Balanchine in Show Biz

George Balanchine (Georgiy Melitonovich Balanchivadze, 1904-1983) is revered as the co-founder (in 1948) and longtime artistic director of the New York City Ballet and the associated School of American Ballet (est. 1934), as well as the “Father of American Ballet”, and (let’s face it) choreographer of The Nutcracker, an annual NYC holiday tradition. But like most major 20th century artists, Balanchine also made his mark in popular show business as well, and was notably instrumental in enhancing the role of the choreographer in musical theatre.

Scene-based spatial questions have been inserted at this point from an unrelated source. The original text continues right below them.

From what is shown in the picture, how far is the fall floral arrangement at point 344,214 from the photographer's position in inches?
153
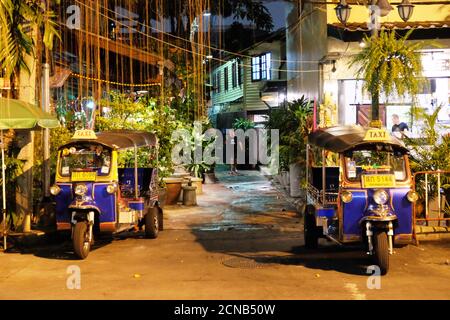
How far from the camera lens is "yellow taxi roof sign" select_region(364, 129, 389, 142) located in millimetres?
8820

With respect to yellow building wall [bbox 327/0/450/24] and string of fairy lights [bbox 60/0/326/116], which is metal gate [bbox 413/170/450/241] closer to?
yellow building wall [bbox 327/0/450/24]

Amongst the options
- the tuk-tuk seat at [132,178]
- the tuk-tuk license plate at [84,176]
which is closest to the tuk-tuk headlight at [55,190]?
the tuk-tuk license plate at [84,176]

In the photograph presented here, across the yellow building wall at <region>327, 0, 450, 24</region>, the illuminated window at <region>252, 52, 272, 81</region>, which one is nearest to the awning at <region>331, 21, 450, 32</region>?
the yellow building wall at <region>327, 0, 450, 24</region>

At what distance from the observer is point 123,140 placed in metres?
11.0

Though born in St. Petersburg, Balanchine’s paternal background was Georgian. His father was an opera singer and composer, co-founder of the Tbilisi Opera and Ballet Theatre, and briefly the Culture Minister of Georgia. Balanchine was trained in dance from childhood. He defected from the newly-created Soviet Union in 1924 and moved to Paris where he joined Diaghilev’s Ballet Russes. Balanchine choreographed ballets for this important companythroughout the ’20s, collaborating with the greatest composers, visual artists and dancers of the age. After Diaghilev’s death in 1929, Balanchine worked on West End revues in London, choreographed for the Royal Danish Ballet and formed a couple of short-lived companies. He came to the U.S. in 1934.

Often with the involvement of his wife Vera Zorina, Balanchine choreographed over two dozen Broadway shows including the Ziegfeld Follies of 1936, the original productions of On Your Toes (1936), Babes in Arms (1937), The Boys from Syracuse (1938), Louisiana Purchase (1940), Cabin in the Sky (1940), and revivals of The Merry Widow (1943), The Chocolate Soldier (1947) and Where’s Charley? (1948). Hollywood movies he worked on included The Goldwyn Follies (1938), the screen version of On Your Toes (1939), Star Spangled Rhythm (1942), and Follow the Boys (1944). My wife (the more knowledgeable ballet buff in the house) informs me that he was a big fan of The Nicholas Brothers, and used to travel up to Harlem to watch them dance in night clubs.

Balanchine also staged dances for TV specials like The Seven Lively Arts (1957), an all star production of Igor Stravinsky’s The Flood (1962), and a 1967 ballet version of A Midsummer Night’s Dream with music by Mendelssohn. A new version of Noah and the Flood in 1982 was his last ballet for the stage.